Wien/Reykjavík. „Island-Fans, wählt bevor ihr geht!“, titelten isländische Zeitungen vor der Europameisterschaft in Frankreich. Denn wenn heute Island und Österreich aufeinander treffen, befindet sich der Inselstaat im Endspurt des Präsidentschaftswahlkampfes. Angesichts der Aufregung um die EM – das Nationalteam nimmt zum ersten Mal teil – sieht es schlecht mit der Wahlbeteiligung am Samstag aus: Knapp zehn Prozent der rund 330.000 Isländer sind nach Frankreich gereist, um ihre Mannschaft anzufeuern. Es wird erwartet, dass viele Fans selbst nach einem Ausscheiden über das Wochenende dort bleiben. Auch Ex-Nationalspieler Thorgrimur Thrainsson wählte den Fußball: Er hatte im März eigentlich angekündigt, für das Präsidentenamt zu kandidieren. Nun unterstützt er seine Mannschaft doch lieber als Motivationscoach in Frankreich.
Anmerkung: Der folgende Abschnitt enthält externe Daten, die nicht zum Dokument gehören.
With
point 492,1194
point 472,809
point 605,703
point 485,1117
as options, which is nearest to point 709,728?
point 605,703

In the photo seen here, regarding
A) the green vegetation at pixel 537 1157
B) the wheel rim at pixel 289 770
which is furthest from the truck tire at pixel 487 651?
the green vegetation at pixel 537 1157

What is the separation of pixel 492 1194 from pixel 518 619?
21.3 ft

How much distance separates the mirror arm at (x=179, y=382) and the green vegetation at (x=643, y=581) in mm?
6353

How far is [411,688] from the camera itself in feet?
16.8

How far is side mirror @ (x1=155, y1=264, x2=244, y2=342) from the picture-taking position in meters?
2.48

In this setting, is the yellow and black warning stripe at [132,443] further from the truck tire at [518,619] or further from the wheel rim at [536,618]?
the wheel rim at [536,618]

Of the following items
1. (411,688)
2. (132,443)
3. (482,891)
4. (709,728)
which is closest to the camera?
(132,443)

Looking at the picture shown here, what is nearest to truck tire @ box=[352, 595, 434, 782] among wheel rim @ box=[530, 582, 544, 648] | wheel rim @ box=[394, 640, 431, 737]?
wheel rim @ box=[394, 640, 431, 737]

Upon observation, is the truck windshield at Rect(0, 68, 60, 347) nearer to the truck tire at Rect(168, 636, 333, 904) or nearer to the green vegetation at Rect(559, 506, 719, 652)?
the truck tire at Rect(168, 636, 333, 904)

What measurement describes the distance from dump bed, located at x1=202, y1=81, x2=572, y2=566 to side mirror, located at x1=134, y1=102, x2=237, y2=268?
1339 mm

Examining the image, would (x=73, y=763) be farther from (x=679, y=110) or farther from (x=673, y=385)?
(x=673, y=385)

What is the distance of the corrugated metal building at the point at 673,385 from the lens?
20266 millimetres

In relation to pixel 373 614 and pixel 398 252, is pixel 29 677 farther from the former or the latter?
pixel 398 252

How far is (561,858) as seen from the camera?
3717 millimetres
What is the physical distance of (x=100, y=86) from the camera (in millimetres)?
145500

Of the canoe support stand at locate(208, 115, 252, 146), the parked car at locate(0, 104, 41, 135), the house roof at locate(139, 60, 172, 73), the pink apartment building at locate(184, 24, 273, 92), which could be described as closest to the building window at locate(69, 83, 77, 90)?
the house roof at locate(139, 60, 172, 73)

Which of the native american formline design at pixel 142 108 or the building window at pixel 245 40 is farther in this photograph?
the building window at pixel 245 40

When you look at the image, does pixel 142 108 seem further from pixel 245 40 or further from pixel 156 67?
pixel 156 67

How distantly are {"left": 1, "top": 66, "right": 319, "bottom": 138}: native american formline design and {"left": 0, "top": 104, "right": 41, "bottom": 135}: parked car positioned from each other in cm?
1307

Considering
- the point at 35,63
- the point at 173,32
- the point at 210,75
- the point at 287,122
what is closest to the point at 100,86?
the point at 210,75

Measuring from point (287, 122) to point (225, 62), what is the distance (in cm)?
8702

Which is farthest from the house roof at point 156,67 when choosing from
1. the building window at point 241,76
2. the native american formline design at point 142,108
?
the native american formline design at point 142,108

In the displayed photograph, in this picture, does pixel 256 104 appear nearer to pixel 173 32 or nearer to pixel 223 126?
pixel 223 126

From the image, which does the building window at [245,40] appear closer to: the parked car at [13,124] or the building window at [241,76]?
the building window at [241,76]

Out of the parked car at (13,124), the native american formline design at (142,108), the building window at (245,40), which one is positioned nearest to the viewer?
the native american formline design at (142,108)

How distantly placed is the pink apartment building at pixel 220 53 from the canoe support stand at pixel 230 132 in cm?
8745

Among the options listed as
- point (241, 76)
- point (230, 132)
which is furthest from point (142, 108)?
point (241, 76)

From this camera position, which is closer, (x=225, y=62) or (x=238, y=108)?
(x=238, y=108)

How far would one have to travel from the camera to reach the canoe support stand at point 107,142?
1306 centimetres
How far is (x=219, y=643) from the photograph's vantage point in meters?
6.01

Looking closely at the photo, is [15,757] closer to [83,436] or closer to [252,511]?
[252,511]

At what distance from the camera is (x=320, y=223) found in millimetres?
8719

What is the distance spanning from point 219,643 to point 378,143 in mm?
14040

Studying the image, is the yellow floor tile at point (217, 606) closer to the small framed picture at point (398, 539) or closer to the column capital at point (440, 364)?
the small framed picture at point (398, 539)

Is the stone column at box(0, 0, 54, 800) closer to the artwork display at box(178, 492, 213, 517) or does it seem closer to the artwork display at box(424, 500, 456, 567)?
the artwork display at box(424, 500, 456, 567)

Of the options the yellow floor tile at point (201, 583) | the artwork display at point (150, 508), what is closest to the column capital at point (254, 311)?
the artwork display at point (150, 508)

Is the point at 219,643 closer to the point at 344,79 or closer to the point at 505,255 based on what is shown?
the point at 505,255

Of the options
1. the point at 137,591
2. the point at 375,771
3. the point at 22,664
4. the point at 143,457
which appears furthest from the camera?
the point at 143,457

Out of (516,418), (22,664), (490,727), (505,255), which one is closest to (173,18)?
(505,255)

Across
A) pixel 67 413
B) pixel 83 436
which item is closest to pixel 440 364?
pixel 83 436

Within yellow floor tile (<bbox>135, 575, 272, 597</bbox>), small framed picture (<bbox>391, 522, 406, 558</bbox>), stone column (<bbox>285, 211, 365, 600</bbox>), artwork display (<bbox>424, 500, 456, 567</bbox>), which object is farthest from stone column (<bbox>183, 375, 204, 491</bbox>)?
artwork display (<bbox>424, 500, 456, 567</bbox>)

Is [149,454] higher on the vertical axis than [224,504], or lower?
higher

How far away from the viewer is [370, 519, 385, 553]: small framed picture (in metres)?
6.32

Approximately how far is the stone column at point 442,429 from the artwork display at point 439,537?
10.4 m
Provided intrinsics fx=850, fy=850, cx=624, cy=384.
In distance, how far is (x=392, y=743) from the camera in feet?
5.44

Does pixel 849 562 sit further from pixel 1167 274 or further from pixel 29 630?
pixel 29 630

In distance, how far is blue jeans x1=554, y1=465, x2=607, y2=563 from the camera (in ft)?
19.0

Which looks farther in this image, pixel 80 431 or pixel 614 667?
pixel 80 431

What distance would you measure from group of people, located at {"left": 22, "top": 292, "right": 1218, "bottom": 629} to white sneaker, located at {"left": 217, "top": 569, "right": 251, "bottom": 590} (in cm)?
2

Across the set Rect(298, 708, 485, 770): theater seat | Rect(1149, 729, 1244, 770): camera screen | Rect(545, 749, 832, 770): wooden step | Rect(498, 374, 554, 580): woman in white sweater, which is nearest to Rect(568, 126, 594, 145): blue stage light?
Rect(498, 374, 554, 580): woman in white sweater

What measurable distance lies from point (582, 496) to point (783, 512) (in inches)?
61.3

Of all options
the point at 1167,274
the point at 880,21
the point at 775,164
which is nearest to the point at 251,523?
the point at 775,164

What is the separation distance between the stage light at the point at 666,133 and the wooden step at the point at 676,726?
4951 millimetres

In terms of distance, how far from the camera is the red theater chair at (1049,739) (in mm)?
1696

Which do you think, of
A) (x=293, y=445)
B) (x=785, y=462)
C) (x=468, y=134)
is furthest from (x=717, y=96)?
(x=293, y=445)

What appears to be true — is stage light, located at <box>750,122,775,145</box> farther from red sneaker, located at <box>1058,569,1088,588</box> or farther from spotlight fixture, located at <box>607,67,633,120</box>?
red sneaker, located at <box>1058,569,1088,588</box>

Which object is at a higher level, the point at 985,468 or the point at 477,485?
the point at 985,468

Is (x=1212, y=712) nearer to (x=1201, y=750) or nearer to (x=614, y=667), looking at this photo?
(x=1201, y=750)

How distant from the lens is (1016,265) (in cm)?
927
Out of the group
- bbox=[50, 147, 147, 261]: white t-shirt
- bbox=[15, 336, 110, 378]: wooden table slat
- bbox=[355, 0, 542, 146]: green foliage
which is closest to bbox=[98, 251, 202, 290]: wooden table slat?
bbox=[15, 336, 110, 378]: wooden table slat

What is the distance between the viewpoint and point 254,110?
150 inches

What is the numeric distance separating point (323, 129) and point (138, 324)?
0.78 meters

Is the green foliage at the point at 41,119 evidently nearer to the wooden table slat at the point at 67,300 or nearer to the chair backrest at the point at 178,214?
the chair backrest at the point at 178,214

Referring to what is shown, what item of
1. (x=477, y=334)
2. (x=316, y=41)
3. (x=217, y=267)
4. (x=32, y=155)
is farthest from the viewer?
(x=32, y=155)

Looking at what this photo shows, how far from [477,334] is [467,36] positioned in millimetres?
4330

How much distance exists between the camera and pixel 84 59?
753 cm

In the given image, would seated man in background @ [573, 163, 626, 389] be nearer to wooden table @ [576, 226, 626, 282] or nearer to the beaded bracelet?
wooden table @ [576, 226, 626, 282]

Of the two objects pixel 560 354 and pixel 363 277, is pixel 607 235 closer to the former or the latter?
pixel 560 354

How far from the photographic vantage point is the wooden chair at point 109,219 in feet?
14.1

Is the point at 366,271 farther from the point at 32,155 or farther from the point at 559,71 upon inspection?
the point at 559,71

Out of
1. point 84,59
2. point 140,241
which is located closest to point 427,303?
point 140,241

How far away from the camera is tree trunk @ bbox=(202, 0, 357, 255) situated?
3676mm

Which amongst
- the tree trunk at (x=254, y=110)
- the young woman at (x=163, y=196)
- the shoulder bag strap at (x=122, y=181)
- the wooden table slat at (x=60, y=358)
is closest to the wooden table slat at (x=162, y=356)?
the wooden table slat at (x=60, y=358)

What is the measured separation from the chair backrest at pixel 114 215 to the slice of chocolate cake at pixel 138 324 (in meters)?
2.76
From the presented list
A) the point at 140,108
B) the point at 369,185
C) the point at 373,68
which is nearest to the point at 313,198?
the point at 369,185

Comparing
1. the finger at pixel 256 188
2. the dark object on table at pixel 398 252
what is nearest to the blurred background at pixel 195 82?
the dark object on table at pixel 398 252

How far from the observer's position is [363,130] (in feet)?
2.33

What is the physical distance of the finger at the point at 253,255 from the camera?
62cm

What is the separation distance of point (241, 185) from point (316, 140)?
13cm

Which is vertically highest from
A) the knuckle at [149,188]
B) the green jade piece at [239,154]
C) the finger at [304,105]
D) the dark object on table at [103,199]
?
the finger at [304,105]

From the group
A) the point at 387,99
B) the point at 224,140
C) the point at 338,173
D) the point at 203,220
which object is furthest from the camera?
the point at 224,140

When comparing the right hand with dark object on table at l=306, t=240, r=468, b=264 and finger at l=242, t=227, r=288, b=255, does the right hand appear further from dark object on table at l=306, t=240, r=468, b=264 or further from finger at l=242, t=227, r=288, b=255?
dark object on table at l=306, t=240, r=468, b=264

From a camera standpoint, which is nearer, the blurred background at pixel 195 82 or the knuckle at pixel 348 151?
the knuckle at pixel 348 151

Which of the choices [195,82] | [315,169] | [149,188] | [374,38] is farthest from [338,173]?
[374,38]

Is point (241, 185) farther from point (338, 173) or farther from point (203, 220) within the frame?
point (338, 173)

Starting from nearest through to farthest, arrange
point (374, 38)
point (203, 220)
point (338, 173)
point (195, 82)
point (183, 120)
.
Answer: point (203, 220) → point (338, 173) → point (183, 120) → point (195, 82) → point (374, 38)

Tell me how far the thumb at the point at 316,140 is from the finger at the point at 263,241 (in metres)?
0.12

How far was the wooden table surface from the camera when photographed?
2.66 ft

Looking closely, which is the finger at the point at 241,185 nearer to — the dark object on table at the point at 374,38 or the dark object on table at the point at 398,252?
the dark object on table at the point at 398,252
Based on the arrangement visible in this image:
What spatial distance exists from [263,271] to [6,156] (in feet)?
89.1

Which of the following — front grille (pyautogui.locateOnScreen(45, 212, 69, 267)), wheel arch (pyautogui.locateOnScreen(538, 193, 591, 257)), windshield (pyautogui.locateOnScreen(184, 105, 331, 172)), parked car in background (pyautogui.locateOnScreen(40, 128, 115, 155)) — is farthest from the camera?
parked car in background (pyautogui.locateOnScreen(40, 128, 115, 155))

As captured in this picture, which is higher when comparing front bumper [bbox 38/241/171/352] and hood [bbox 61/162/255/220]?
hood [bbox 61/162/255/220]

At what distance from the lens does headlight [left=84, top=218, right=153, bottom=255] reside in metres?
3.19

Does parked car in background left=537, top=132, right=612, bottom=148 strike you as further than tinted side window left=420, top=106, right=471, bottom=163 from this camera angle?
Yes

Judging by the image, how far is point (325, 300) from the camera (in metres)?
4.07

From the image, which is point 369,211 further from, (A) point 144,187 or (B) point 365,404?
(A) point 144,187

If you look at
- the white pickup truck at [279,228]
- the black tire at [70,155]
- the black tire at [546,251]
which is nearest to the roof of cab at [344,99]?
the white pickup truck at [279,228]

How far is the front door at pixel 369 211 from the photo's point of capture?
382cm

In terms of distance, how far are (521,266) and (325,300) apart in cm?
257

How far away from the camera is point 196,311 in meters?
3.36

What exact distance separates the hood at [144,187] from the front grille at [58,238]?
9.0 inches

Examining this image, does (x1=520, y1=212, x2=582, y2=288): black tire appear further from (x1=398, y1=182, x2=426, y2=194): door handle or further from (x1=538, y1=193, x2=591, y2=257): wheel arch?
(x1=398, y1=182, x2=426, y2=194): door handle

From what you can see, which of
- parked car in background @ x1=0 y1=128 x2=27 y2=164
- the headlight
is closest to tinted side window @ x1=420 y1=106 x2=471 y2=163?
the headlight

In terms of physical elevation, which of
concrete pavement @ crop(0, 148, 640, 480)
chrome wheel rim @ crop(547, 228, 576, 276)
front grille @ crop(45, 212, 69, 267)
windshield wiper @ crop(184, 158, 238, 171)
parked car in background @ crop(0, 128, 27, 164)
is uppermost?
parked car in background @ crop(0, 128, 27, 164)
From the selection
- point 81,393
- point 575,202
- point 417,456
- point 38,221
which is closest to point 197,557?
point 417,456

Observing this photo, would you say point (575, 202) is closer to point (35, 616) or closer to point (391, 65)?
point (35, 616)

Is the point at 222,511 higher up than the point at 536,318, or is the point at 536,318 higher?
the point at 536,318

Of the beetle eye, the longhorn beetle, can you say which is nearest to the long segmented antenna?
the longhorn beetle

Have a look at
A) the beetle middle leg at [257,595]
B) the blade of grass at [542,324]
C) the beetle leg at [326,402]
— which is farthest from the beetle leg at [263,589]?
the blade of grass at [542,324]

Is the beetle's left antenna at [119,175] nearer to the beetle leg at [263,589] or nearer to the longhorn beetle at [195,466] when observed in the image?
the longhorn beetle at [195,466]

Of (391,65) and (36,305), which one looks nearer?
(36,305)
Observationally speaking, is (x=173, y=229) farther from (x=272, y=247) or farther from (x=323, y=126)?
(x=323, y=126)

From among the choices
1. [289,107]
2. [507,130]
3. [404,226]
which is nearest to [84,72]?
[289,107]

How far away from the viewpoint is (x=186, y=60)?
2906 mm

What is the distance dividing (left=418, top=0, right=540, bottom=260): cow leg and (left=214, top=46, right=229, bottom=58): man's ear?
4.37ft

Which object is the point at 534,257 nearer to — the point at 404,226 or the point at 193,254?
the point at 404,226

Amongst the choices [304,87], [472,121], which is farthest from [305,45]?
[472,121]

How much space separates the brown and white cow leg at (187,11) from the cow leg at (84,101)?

Dabei markiert die Wahl einen Umschwung in Islands politischem System. Nicht zuletzt, da eine ganze Generation mit einem einzigen Staatsoberhaupt aufgewachsen ist. Ólafur Ragnar Grímsson war 20 Jahre im Amt. Favorit um die Nachfolge ist der Historiker und Autor Guđni Jóhannesson. Der politische Underdog war in Island als sachlicher Polit-Kommentator im Fernsehen bekannt, bevor ihn seine Zuseher zur Kandidatur bewegten – das Präsidentenamt wird in Island von Personen aus der Zivilgesellschaft besetzt. So kämpfen etwa noch ein Lkw-Fahrer und eine Dichterin um den Posten.

Politkaste versinkt im Sumpf

Jóhannesson führt die Umfragen mit 51 Prozent der Stimmen klar an. Sein Aufstieg ist ein Zeichen für die Skepsis und das verloren gegangene Vertrauen der Isländer in die Politkaste. Gerade als sich das Land von den Auswirkungen der Finanzkrise 2008 erholte, die zum Kollaps drei großer Banken geführt hatte, brach im April der nächste Sturm über die Vulkaninsel herein. Mit Bananen- und Joghurt-Attacken auf das Parlament zwangen die Bürger Premier Sigmunđ Gunnlaugsson zum Rücktritt. Er war über die Panama-Papers gestolpert. Seine Frau soll eine Briefkastenfirma auf den britischen Jungferninseln unterhalten haben. Wenig später der zweite Schlag: Auch die Familie des scheidenden Präsidenten soll Geld in Offshore-Konten geparkt haben. Bei Neuwahlen im Herbst könnte die Piratenpartei zur stärksten Kraft im Parlament werden.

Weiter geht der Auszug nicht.